▸ DATA SHOWN:
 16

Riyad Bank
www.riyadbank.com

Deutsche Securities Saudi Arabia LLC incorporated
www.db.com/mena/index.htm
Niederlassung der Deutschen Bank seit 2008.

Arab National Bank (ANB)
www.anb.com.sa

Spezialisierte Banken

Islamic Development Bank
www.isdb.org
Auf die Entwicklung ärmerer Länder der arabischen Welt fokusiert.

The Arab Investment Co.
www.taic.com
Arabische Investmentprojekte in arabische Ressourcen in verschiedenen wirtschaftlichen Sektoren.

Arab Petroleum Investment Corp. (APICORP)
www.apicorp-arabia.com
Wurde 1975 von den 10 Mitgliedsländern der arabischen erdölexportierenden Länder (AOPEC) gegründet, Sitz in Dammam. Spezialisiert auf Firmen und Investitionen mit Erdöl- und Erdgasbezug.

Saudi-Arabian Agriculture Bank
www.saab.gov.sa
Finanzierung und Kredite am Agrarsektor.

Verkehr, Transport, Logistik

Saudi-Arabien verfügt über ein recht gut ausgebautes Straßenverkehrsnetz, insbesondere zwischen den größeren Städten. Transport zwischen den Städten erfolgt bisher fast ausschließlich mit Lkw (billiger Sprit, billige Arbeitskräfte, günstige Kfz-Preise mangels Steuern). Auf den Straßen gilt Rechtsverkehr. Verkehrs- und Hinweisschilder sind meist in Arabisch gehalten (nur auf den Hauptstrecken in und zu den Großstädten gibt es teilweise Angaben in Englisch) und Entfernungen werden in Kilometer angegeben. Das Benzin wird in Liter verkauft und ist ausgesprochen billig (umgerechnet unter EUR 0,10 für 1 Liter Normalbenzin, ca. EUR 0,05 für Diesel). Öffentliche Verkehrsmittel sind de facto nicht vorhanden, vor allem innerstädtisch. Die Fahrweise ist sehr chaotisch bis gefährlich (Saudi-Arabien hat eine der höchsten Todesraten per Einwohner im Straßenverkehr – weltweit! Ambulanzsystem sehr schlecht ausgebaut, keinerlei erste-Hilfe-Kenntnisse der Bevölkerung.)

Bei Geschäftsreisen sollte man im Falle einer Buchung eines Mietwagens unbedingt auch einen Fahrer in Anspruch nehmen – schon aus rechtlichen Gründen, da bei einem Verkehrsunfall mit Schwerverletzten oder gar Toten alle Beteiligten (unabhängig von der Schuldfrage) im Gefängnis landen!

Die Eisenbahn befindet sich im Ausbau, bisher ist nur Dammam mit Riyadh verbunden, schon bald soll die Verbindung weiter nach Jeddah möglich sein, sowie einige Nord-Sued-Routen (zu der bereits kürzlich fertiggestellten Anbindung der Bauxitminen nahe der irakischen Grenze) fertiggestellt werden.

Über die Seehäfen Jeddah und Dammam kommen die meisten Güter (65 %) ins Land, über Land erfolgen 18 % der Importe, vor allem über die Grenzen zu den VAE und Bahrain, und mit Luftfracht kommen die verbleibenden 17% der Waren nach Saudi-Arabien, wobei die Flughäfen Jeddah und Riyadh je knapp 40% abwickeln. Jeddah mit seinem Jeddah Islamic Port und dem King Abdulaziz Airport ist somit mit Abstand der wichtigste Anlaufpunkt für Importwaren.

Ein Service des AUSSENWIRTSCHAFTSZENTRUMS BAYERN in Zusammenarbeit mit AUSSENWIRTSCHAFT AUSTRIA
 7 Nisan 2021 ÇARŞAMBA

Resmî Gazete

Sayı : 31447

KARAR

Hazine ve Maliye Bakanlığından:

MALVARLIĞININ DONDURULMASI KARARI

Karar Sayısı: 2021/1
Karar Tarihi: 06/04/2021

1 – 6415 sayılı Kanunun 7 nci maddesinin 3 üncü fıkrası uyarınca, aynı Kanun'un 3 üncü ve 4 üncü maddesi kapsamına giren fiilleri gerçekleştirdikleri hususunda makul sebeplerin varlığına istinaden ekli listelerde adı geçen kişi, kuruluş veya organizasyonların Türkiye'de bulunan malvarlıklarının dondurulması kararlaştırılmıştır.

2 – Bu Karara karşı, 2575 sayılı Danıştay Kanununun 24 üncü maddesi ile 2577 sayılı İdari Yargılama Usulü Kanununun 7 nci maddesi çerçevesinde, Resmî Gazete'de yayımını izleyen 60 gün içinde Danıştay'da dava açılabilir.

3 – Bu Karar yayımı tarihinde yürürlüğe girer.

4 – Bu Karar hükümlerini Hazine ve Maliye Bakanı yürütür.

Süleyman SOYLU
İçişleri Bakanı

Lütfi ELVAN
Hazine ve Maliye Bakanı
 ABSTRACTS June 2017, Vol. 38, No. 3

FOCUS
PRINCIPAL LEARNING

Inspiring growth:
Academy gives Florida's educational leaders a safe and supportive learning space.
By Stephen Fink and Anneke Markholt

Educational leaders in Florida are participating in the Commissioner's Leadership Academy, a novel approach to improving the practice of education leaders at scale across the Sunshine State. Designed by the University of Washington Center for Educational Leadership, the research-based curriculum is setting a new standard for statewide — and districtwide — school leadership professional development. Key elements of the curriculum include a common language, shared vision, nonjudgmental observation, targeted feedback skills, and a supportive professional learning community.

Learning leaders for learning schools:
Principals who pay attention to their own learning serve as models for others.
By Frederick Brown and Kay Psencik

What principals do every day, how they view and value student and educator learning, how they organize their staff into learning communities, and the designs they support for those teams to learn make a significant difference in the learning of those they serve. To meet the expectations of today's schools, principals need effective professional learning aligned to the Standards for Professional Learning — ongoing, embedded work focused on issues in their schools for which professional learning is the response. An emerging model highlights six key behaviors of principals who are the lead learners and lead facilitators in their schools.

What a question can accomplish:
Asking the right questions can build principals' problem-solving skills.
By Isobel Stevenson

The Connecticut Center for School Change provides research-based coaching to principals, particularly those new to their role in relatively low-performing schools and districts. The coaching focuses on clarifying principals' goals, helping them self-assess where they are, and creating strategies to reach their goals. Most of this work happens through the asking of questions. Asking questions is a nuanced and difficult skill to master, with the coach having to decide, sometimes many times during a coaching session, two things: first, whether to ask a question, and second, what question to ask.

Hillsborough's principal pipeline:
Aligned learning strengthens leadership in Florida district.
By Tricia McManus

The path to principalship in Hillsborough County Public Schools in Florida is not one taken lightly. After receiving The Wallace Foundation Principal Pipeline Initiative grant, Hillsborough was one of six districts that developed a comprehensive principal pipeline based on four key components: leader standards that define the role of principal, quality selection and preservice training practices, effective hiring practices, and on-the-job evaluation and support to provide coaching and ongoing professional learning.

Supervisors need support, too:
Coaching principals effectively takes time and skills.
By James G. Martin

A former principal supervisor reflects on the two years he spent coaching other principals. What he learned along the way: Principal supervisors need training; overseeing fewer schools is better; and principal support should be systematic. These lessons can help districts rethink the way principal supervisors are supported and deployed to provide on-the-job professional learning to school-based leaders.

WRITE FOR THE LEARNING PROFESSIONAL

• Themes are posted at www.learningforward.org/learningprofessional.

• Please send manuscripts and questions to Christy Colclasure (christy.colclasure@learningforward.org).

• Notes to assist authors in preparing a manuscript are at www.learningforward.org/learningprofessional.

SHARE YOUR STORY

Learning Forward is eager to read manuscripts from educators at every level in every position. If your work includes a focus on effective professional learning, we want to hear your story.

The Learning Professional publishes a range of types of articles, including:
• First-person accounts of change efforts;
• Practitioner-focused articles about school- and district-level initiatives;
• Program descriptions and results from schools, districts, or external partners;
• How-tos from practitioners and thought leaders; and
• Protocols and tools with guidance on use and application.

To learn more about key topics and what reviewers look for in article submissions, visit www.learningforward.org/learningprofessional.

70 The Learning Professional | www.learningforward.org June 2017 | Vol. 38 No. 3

▸ THE TASK: In the listing above, the lines from the one containing "By James G. Martin" through the one containing "posted at www.learningforward.org/learningprofessional." must be set down exactly, with no other lines.

▸ ANSWER FOR THE TASK:
By James G. Martin

A former principal supervisor reflects on the two years he spent coaching other principals. What he learned along the way: Principal supervisors need training; overseeing fewer schools is better; and principal support should be systematic. These lessons can help districts rethink the way principal supervisors are supported and deployed to provide on-the-job professional learning to school-based leaders.

WRITE FOR THE LEARNING PROFESSIONAL

• Themes are posted at www.learningforward.org/learningprofessional.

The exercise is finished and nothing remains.